Les Illusions perdues telles que mises en scène (et en partie resserrées, condensées) par le cinéaste Xavier Giannoli sont une splendeur absolue : un grand film de cinéma français qui a d’ailleurs été sept fois récompensé aux Césars le 25 février 2022. Mais ce coup de maître sur grand écran ne se contente pas d’être un choc esthétique : lorsque le film s’arrête, l’aventure continue ! Car ce jeu des ressemblances auquel s’amuse le cinéaste – en gros, chercher à lire dans les péripéties de l’apprenti journaliste Lucien de Rubempré des signes annonciateurs de ce qui agite toujours le très âpre et incestueux microcosme médiatique en 2021 ! – n’en finit plus de nous inspirer ; comme si Balzac le démiurge, pourtant sous terre depuis cent soixante et onze ans, rien que ça, continuait à nous narguer, un brin goguenard, dans ses habits de soie achetés à crédit : « Vous voulez jouer avec moi ? Vous voulez savoir de quoi sera fait demain, savoir où va la France ? Alors lisez ou relisez ma Comédie humaine ! »

Ce grand jeu des similitudes, des correspondances, c’est précisément celui dans lequel s’est plongé, sans bouteille d’oxygène, l’économiste et auteur Alexis Karlins-Marchay. Son ouvrage Notre monde selon Balzac très digeste pavé de 500 pages paru au printemps (chez Ellipses), est une étonnante collection d’extraits choisis et commentés. Un travail de titan, consacré à l’œuvre d’une vie ! La Comédie humaine, ce sont 90 récits rédigés en vingt-huit années d’un travail frénétique. Près de 2 500 personnages de chair, d’os et de larmes, dont 600 reviennent ici et là, traversant nouvelles et romans, un jour au pinacle, dix ans plus tard au caniveau. Balzac, c’est tout un monde de désastres et de triomphes ; un Netflix de la littérature à lui tout seul !
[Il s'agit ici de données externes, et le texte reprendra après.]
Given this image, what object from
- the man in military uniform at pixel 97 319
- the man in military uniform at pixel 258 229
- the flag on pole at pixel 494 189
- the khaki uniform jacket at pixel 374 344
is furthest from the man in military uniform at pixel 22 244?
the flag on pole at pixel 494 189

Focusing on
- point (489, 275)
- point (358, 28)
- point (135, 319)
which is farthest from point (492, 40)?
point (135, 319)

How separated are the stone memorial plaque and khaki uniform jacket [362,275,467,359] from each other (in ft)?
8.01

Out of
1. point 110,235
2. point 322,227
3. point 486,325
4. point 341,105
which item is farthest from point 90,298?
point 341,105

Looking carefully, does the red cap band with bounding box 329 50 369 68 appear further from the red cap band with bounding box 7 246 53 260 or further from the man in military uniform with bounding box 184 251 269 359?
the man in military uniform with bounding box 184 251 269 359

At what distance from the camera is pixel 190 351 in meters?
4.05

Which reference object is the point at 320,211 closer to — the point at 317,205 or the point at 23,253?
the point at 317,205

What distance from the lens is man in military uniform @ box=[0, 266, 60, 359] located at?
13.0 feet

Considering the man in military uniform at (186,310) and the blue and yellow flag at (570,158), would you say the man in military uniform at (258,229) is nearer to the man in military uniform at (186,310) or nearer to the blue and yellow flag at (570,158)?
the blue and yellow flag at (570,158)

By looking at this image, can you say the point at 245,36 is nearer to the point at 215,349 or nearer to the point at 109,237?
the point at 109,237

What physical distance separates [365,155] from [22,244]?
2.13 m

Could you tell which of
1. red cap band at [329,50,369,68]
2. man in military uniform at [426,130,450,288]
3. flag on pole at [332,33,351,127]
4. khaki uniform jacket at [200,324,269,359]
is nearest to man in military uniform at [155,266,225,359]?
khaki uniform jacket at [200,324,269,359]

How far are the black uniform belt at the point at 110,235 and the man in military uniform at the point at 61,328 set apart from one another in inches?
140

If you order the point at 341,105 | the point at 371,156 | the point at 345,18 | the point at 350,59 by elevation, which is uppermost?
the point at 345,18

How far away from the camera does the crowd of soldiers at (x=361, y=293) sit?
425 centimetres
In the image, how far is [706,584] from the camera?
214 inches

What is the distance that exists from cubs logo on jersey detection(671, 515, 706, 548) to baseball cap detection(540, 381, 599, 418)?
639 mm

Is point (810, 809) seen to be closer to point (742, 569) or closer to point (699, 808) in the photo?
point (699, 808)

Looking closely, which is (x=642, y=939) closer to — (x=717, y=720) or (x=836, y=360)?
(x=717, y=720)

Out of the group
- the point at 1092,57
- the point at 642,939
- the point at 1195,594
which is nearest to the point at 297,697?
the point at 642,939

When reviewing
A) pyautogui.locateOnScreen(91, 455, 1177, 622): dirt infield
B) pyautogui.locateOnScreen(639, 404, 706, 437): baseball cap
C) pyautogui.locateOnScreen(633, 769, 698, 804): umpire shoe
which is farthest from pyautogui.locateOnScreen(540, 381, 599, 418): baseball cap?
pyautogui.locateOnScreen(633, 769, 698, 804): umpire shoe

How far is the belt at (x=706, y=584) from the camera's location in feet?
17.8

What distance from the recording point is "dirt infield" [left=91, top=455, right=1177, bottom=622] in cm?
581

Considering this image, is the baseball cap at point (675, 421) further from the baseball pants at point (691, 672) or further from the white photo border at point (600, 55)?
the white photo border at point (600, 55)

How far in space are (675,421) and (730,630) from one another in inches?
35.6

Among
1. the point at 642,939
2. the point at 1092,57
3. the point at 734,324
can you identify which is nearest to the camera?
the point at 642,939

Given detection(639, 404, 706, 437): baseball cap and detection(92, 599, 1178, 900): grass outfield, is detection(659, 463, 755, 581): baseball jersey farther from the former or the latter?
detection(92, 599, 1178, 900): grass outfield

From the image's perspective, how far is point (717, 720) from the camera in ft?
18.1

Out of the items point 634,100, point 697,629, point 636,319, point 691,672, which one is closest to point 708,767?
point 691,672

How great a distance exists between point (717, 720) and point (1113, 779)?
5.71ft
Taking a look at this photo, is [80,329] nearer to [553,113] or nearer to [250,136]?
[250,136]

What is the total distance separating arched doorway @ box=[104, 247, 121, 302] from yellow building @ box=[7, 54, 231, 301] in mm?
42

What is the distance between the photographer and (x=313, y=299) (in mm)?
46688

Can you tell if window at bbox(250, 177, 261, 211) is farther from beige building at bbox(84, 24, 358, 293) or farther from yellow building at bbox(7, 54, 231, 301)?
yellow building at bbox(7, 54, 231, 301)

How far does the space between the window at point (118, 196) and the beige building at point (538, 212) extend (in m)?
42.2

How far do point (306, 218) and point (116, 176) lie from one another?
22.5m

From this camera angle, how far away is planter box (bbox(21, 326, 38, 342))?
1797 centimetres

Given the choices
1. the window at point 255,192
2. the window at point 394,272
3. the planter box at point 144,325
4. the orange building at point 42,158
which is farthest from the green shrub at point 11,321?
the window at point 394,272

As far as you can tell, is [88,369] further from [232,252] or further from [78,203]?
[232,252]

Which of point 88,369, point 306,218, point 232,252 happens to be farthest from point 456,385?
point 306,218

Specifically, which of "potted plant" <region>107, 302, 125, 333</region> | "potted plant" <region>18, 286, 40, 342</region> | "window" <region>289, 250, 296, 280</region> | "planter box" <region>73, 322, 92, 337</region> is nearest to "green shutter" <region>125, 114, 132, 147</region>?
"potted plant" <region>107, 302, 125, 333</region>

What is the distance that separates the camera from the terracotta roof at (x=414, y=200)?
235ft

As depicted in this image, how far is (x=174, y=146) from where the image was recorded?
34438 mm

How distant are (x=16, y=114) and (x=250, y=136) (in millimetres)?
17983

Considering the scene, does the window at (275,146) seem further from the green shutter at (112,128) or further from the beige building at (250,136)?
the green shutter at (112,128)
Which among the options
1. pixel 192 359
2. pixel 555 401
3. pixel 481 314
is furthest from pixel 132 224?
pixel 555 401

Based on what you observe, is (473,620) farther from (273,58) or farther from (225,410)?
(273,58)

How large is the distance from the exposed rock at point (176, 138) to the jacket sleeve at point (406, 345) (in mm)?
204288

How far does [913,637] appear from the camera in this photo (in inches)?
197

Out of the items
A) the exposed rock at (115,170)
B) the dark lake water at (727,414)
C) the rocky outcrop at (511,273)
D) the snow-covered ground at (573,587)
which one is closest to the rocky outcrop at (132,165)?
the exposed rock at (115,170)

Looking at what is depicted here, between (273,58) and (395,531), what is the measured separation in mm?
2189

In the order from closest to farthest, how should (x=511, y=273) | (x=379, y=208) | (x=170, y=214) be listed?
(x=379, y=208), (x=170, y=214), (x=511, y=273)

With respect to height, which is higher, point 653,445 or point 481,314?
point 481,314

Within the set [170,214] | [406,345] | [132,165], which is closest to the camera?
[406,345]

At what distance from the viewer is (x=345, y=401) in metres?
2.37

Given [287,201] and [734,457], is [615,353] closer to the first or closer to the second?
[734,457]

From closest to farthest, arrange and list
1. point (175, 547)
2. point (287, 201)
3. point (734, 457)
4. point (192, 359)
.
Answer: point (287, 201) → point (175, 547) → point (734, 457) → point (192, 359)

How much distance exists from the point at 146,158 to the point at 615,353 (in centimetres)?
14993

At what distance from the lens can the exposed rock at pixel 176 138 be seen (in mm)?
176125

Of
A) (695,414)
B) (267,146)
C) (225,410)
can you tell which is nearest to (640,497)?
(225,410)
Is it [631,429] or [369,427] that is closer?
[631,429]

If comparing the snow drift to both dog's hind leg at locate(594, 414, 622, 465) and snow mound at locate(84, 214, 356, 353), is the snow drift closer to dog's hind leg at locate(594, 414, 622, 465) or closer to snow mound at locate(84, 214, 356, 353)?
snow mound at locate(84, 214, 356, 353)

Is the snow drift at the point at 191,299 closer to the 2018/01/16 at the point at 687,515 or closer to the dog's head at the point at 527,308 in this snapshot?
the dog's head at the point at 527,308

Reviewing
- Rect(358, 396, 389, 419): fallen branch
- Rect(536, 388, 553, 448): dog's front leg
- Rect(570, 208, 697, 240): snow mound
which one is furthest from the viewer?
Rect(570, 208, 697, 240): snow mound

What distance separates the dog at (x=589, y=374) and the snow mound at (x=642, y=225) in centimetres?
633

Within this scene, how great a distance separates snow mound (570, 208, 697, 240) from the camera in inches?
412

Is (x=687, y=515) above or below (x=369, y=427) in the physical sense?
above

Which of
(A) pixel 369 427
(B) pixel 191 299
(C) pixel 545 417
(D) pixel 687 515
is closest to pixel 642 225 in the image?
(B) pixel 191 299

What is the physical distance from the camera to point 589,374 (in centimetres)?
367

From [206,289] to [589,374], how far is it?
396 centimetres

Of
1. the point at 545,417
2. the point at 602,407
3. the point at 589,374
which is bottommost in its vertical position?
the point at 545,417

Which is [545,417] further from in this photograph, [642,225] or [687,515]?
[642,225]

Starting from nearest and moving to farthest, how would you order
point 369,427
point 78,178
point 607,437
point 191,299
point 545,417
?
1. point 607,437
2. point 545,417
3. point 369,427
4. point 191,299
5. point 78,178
Vaste peinture de la société

Dans son avant-propos publié en 1842, le romancier, qui noircit des pages la nuit et boit huit litres de café par jour, dessine d’un trait précis la montagne qu’il s’apprête à gravir : ce sera une « vaste peinture de la société » ! Et tous les sujets y passent, l’argent, l’amour, la nation, le pouvoir, la misère, le progrès… Balzac ne s’arrête jamais, il écrit comme un ogre. C’est dire ce qu’il a fallu de passion, de détermination et de méthode à l’obsessionnel Alexis Karlins-Marchay pour mener à bien sa relecture des milliers de pages qui composent la Comédie humaine, tel l’enquêteur obsédé par la question qui le taraude : le romancier ventru a-t-il vraiment tout saisi avant nous ? Et, si oui, pourquoi le voyons-nous d’abord comme un barbant tricoteur d’histoires lentes et de récits à rallonge ?

« Le point de départ, c’est l’économie, mon sujet d’expertise, dit-il. Un jour, je lis un extrait du Médecin de campagne, véritable traité de microéconomie à l’échelle d’un village du Dauphiné, et je tombe de ma chaise : Balzac y parle économie avec brio, et vante le libre-échange, le commerce au-delà des frontières, la prise de risques, en un mot : le libéralisme. Je lis d’autres romans, dont César Birotteau, et c’est le coup de foudre : je découvre en Balzac un pur esprit de l’analyse économique. J’appelle mon éditeur et lui dis : j’ai une idée, on va faire un livre qui s’appellera “Balzac à Bercy”! »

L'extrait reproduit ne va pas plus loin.